Now I was going through some texts and found that the problem of finding whether 2 sets are reducible or not is reducible to the sorting problem. This is very standard when studying the lower bounds of many algorithms.
Actual lines from the book DESIGN METHODS AND ANALYSIS OF ALGORITHMS
By S. K. BASU · 2013.
Here the author clearly states that set disjointedness is clearly Omega(nlogn)
#include <bits/stdc++.h>
using namespace std;
int main()
{
unordered_map<string,int>m;
int n,i;
cin>>n;
string a,b; // for storing numbers upto n^100
for(i=0;i<n;i++)
{
cin>>a;
m[a]=1;
}
for(i=0;i<n;i++)
{
cin>>b;
if(m[b])
{
cout<<"Not disjoint";
exit(0);
}
}
cout<<"Disjoint";
return 0;
}
Time complexity : O(n)
Auxiliary space : O(n)
You can radix sort the inputs, in base n.

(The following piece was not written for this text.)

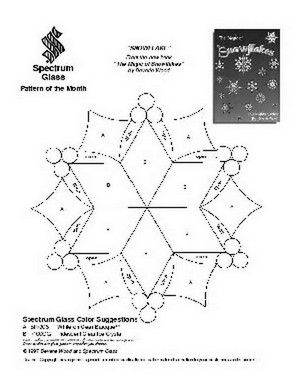 Free Stained Glass Pattern 2081-Snowflake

This will take 101 iterations through each array (because the input numbers are in the range 0 to n^100).
Once you've sorted the inputs, you can compare them in the obvious way in O(n) time.

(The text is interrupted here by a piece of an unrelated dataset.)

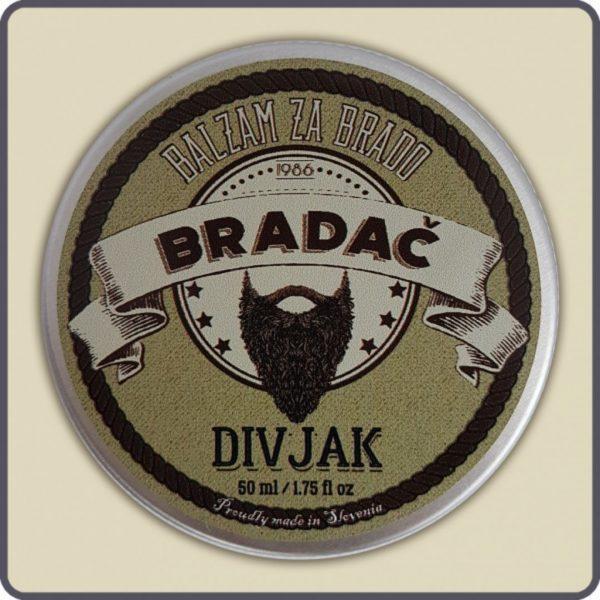 Balzam divjak za nego brade in brkov 1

Note: for the radix sort to run in O(n) time, you need to check that extracting the k'th digit (base n) of an input number is O(1). You can do that with (k-1) divisions by n and a modulo operation. Since k is at most 101, this is O(1).
side note
I note that kennytm# gave a similar answer is 2010, but the answer was deleted after commenters noted that "Radix sort is O(nk) time, where n is the number of keys, and k is the average key length. Since the max key value is n^100, the max key length would be 100 log n. So, this would still be O(n log n), same as all of the best sorting algorithms."
Note that this comment is incorrect -- the maximum key length is 101, because the key is a sequence of numbers some base, and is not measured in bits.